Work to complete:
Return verbatim every line from the first line of the data below to the line that contains "Researchers investigated how", inclusive, and no further.

[Data excerpts]
Content starts

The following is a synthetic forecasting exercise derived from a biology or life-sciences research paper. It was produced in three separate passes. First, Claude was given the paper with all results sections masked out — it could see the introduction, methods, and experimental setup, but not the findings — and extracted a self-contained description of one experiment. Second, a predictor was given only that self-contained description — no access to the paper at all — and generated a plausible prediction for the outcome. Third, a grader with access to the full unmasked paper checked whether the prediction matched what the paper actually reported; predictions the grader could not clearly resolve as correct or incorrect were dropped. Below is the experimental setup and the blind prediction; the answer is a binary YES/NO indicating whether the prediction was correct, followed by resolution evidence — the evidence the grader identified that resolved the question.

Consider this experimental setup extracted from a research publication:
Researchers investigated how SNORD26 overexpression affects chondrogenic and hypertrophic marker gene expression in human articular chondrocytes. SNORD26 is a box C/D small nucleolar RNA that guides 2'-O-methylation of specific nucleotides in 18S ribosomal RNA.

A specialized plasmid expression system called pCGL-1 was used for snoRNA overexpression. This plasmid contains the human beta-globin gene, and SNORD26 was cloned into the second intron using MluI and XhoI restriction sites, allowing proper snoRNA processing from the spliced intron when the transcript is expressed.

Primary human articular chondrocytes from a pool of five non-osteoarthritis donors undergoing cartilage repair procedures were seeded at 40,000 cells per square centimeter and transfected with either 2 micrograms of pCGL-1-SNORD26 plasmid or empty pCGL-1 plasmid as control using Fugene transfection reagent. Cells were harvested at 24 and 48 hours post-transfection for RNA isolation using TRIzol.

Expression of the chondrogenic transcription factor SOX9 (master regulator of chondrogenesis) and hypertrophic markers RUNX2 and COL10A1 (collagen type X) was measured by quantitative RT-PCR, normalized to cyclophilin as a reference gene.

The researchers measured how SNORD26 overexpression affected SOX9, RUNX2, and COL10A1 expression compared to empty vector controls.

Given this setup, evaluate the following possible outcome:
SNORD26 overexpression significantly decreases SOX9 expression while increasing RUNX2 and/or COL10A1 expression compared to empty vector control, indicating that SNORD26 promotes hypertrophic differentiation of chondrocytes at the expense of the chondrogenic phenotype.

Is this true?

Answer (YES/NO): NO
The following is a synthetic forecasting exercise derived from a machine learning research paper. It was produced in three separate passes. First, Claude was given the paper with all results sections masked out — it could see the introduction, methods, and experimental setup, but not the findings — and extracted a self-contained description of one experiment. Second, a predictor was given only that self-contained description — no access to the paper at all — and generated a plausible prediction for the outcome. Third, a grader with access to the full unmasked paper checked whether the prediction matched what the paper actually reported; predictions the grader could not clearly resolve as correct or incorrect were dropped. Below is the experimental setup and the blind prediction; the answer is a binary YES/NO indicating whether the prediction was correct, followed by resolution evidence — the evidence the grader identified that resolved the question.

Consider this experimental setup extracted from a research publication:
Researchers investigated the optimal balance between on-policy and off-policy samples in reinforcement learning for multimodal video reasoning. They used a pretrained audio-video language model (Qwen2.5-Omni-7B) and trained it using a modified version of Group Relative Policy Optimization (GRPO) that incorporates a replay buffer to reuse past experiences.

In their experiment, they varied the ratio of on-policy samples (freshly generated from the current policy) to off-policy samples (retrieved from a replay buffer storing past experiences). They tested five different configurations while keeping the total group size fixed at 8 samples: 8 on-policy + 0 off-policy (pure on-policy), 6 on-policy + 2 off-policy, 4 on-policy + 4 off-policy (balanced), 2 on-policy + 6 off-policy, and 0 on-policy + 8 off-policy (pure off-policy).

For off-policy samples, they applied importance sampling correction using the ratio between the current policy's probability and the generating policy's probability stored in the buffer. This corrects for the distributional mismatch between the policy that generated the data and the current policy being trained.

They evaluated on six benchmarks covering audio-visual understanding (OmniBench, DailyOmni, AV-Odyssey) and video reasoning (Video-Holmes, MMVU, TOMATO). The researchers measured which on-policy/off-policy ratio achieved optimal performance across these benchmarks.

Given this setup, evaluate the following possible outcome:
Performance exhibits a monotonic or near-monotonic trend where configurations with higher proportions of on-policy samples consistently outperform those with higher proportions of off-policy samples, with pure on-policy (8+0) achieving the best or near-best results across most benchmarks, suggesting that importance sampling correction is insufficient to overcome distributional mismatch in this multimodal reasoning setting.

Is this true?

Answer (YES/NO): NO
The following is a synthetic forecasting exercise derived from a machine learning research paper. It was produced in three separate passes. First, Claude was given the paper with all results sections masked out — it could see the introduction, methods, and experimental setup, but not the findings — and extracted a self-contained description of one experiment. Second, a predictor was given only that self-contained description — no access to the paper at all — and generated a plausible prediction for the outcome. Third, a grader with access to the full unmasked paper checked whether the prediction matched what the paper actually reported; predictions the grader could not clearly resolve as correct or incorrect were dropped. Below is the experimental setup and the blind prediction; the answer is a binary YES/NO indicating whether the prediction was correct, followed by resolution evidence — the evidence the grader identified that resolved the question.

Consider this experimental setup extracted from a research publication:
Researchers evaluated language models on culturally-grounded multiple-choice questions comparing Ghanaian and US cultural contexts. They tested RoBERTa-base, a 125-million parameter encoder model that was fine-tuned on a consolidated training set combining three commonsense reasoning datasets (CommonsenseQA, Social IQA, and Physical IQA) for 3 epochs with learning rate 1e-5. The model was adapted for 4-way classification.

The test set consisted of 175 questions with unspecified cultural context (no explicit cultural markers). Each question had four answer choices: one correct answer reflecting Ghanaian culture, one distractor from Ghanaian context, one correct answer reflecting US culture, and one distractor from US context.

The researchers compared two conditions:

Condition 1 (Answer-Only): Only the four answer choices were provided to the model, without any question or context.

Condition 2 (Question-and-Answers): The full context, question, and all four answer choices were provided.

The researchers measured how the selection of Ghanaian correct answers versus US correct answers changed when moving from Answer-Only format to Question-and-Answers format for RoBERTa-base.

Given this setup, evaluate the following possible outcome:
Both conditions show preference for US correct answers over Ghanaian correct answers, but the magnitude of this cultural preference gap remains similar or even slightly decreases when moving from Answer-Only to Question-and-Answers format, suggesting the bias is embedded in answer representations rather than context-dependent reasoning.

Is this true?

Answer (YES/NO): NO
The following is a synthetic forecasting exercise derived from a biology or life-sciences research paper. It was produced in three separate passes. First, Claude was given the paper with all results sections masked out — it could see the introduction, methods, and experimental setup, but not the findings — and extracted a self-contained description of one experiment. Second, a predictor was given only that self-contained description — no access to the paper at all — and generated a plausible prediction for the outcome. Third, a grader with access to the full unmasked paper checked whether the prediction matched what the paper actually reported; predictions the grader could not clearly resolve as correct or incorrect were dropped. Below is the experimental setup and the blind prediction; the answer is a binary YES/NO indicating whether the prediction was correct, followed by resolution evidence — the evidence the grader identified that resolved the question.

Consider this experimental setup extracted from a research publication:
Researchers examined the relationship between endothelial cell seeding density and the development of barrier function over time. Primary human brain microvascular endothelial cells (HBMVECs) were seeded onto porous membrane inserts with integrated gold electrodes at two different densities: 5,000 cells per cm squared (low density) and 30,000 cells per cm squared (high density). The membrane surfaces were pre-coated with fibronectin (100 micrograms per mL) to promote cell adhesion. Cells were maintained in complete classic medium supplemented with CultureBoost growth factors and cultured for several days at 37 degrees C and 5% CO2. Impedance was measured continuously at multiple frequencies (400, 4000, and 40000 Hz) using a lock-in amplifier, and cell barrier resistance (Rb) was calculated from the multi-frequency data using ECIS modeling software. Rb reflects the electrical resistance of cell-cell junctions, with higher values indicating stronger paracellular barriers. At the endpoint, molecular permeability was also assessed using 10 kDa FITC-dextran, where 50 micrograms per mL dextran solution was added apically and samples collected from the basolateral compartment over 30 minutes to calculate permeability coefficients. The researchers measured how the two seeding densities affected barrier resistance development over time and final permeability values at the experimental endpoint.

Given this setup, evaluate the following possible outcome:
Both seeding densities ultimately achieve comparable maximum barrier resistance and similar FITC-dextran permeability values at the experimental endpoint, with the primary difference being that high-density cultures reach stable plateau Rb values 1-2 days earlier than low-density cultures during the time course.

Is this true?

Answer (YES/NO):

Content ends

Answer to this problem:
The following is a synthetic forecasting exercise derived from a biology or life-sciences research paper. It was produced in three separate passes. First, Claude was given the paper with all results sections masked out — it could see the introduction, methods, and experimental setup, but not the findings — and extracted a self-contained description of one experiment. Second, a predictor was given only that self-contained description — no access to the paper at all — and generated a plausible prediction for the outcome. Third, a grader with access to the full unmasked paper checked whether the prediction matched what the paper actually reported; predictions the grader could not clearly resolve as correct or incorrect were dropped. Below is the experimental setup and the blind prediction; the answer is a binary YES/NO indicating whether the prediction was correct, followed by resolution evidence — the evidence the grader identified that resolved the question.

Consider this experimental setup extracted from a research publication:
Researchers investigated how SNORD26 overexpression affects chondrogenic and hypertrophic marker gene expression in human articular chondrocytes. SNORD26 is a box C/D small nucleolar RNA that guides 2'-O-methylation of specific nucleotides in 18S ribosomal RNA.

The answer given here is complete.